The authorities not only discouraged Alex from pressing charges, he, his family and French diplomats say; they raised the possibility of charging him with criminal homosexual activity, and neglected for weeks to inform him or his parents that one of his attackers had tested H.I.V. positive while in prison four years earlier.
“They tried to smother this story,” Alex said by phone from Switzerland, where he fled a month into his 10th-grade school year, fearing a jail term in Dubai if charged with homosexual activity. “Dubai, they say we build the highest towers, they have the best hotels. But all the news, they hide it. They don’t want the world to know that Dubai still lives in the Middle Ages.”
Alex and his parents say they chose to go public with his case in the hope that it would press the authorities to prosecute the men.
Good for them.
This takes a lot of bravery — not only is Alex challenging a foreign criminal justice system, but he’s also speaking openly about his sexual assault. And he’s doing both in a country where male rape victims aren’t recognized, and homosexuality is incredibly taboo:
United Arab Emirates law does not recognize rape of males, only a crime called “forced homosexuality.” The two adult men charged with sexually assaulting Alex have pleaded not guilty, although sperm from all three were found in Alex. The two adults appeared in court on Wednesday and were appointed a lawyer. They face trial before a three-judge panel on Nov. 7. The third, a minor, will be tried in juvenile court. Legal experts here say that men convicted of sexually assaulting other men usually serve sentences ranging from a few months to two years.
It also highlights the taboos surrounding H.I.V. and homosexuality that Dubai residents say have allowed rampant harassment of gays and have encouraged the health system to treat H.I.V. virtually in secret. (Under Emirates law, foreigners with H.I.V., or those convicted of homosexual activity, are deported.)

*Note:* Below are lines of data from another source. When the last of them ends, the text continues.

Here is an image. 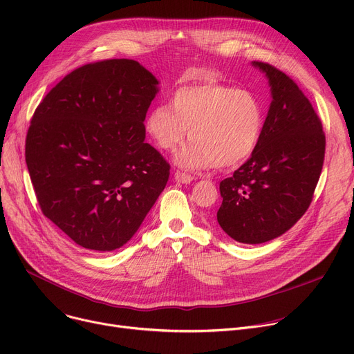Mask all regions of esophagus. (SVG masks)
Masks as SVG:
<instances>
[{
  "label": "esophagus",
  "mask_w": 354,
  "mask_h": 354,
  "mask_svg": "<svg viewBox=\"0 0 354 354\" xmlns=\"http://www.w3.org/2000/svg\"><path fill=\"white\" fill-rule=\"evenodd\" d=\"M175 180L180 182V183H191L192 180H195V176L188 175V174H185V172H180V171H176L175 172Z\"/></svg>",
  "instance_id": "1"
}]
</instances>
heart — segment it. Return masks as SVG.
<instances>
[{
    "instance_id": "1",
    "label": "heart",
    "mask_w": 354,
    "mask_h": 354,
    "mask_svg": "<svg viewBox=\"0 0 354 354\" xmlns=\"http://www.w3.org/2000/svg\"><path fill=\"white\" fill-rule=\"evenodd\" d=\"M169 106L149 111L145 130L165 152L175 151L189 130L192 140L175 158L185 169L236 166L261 139L264 107L250 90L202 82L179 87Z\"/></svg>"
}]
</instances>
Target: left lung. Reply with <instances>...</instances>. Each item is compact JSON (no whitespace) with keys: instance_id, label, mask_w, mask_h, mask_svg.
Listing matches in <instances>:
<instances>
[{"instance_id":"8db88e82","label":"left lung","mask_w":354,"mask_h":354,"mask_svg":"<svg viewBox=\"0 0 354 354\" xmlns=\"http://www.w3.org/2000/svg\"><path fill=\"white\" fill-rule=\"evenodd\" d=\"M266 73L272 102L251 158L219 183L221 228L243 244H263L288 231L308 209L323 169L326 136L320 118L286 73Z\"/></svg>"}]
</instances>
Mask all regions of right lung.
I'll return each instance as SVG.
<instances>
[{"label":"right lung","instance_id":"1","mask_svg":"<svg viewBox=\"0 0 354 354\" xmlns=\"http://www.w3.org/2000/svg\"><path fill=\"white\" fill-rule=\"evenodd\" d=\"M159 82L135 60L68 73L37 106L26 162L41 212L77 245L113 251L135 235L171 166L145 142Z\"/></svg>","mask_w":354,"mask_h":354}]
</instances>
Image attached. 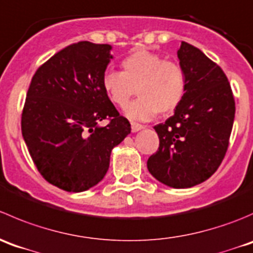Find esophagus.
Wrapping results in <instances>:
<instances>
[{
	"instance_id": "esophagus-1",
	"label": "esophagus",
	"mask_w": 253,
	"mask_h": 253,
	"mask_svg": "<svg viewBox=\"0 0 253 253\" xmlns=\"http://www.w3.org/2000/svg\"><path fill=\"white\" fill-rule=\"evenodd\" d=\"M131 130L132 131H139V130H141V129H144V126H141V124H139V123H135V122H131Z\"/></svg>"
}]
</instances>
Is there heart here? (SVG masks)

Hopefully this case will make a small dent in the culture of homophobia and hate. But I’m not so sure it’s going to demonstrate that the criminal justice system in the Emirates is as modern and enlightened as Dubai’s physical development would lead one to believe. After all, in an attempt to prove that they’re taking the case seriously, one prosecutor has said that he’ll be seeking to execute Alex’s attackers — and the death penalty is about as backwards as it gets.